Thursday April 28th and the day started off fine but blustery.  A view towards the bluffs that flank the Platte floodplain.

 With a surname like Rhone, it is perhaps not surprising that one of Kim's farming projects has been a small vineyard.  He planted and nurtured the vines, but now finds it more profitable to lease the vineyard to a local wine making firm.  Passing his Reno Ridge vineyard on the way out ....
It was inevitable the moment I had found a nice patch of grass under an electricity line and unloaded the horses for a midday rest that an inspection helicopter would turn up. However they made an effort to avoid our section of line though Lady still looked askance at it....
 
I was delighted to discover that Lyle Gronewald had arranged for me to stay at Midway Pony Express station near Gothenburg, which is owned by the congenial Larry and Jan Gill.  Not only that, but Larry gave me permission to actually sleep in the log cabin!  The Gills have been committed to preserving this piece of history, and at their own expense have built a shed around it to protect it from the elements.   With the Gills, who also organised a journalist from Gothenburg and took me out for a meal....
My wet trousers are testimony to the lurking rain which caught up with me again as I was arriving!
 
Midway was so named as it was halfway between Aitchison and Denver on the stage line.  The log building is thought to be the only Pony Express station in Nebraska still on its original site.
The kitchen in the log cabin, which also served as my bedroom.... 
.......of course it would not have had a concrete floor in those days - this has been laid as a conservation measure.

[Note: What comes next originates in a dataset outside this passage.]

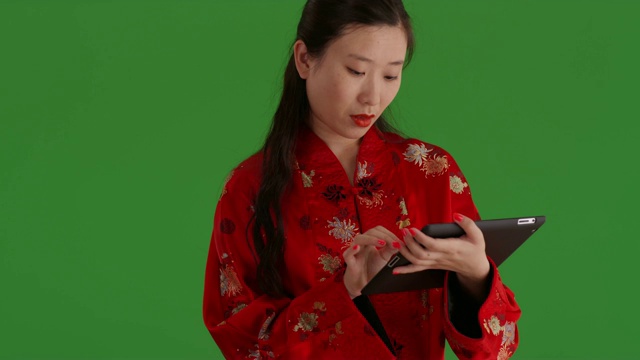 现代亚洲女性在绿色屏风前使用便携式平板设备视频下载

Midway was a home station, and it was an immense privilege to be able to stay in this cabin which housed so many riders in the past, including a couple who will go down in history.  Jim Moore rode the hundred and forty miles from Midway to Julesburg and back again (as the eastbound rider had been killed by Indians) in a time of fourteen hours and forty six minutes.  This constituted an average speed of eighteen miles an hour, which as a former endurance rider I know is going some!  William Campbell was reputedly the last surviving Pony Express rider when he died in 1934. 
Ready to set off on the morning of  Friday April 29th...
This photo clearly shows the shed which has been built by the Gills to protect the old cabin.
 
PS. In researching this post I have just learnt to my great sorrow that Larry Gill passed away on 23rd June, the evening before the Pony Express Re-ride went through. He was a true gentleman and I was honoured to have had the opportunity to meet him.